● Instruction:
Every line from the line containing "Given the items" through the final line below is to be repeated exactly; no other line is.

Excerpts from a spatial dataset
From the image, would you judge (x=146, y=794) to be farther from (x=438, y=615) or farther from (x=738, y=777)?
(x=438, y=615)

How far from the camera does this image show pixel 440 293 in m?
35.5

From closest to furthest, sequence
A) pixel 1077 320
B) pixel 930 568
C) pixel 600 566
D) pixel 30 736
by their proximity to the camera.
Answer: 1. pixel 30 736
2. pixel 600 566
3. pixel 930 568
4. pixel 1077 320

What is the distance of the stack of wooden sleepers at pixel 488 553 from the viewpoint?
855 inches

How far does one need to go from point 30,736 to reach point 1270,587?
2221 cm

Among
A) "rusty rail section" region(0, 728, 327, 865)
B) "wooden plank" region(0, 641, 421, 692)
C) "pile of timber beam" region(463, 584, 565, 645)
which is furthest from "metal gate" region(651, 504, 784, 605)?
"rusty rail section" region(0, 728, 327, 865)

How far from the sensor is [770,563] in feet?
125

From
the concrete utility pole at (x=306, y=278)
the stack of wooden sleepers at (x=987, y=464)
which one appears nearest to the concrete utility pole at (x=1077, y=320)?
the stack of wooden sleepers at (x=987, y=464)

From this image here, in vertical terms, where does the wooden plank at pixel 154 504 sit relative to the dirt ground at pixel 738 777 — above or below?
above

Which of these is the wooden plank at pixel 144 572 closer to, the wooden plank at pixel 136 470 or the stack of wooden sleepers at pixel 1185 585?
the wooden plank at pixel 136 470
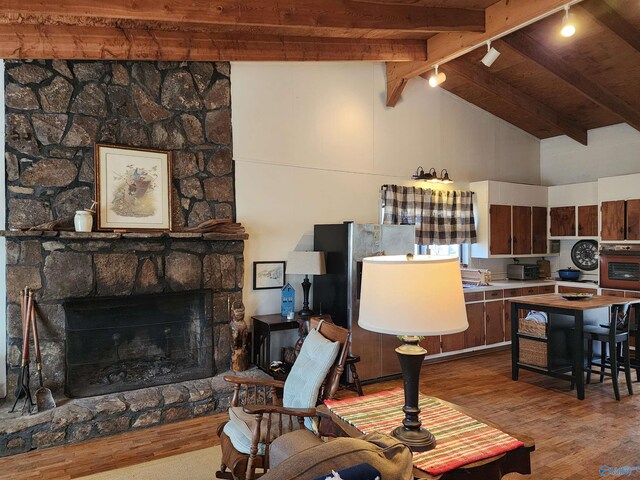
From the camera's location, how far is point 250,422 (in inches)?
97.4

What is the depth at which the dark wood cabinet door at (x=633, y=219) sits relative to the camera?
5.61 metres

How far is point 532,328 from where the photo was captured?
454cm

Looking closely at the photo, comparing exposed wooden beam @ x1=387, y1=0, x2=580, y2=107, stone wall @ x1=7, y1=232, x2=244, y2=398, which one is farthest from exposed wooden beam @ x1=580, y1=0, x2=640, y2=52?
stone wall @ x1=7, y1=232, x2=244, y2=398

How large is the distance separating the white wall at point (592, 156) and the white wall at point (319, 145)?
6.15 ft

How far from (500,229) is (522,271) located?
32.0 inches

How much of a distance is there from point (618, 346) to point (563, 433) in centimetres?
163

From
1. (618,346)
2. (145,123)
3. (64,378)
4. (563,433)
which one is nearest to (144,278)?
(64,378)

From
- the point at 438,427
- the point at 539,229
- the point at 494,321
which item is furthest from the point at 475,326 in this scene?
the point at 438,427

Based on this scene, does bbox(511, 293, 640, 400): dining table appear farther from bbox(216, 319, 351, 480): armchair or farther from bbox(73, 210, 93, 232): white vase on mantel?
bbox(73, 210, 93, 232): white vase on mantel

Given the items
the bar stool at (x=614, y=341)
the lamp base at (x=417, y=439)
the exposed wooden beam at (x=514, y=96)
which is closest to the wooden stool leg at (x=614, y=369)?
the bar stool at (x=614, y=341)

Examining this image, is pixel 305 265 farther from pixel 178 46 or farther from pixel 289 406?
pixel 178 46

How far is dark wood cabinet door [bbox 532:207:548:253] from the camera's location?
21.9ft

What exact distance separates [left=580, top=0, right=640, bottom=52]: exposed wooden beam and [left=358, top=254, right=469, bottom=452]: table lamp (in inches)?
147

● Written solution:
Given the items
the bar stool at (x=614, y=341)
the lamp base at (x=417, y=439)
the exposed wooden beam at (x=514, y=96)
which is closest to the wooden stool leg at (x=614, y=369)?
the bar stool at (x=614, y=341)

Examining this image, is pixel 305 265 farther from pixel 178 46 or farther from pixel 289 406?
pixel 178 46

How far is dark wood cabinet door [bbox 532:207:548:253] from the camera's location?
21.9ft

What exact distance separates [left=580, top=0, right=640, bottom=52]: exposed wooden beam and [left=358, top=254, right=469, bottom=452]: table lamp (in inches)?
147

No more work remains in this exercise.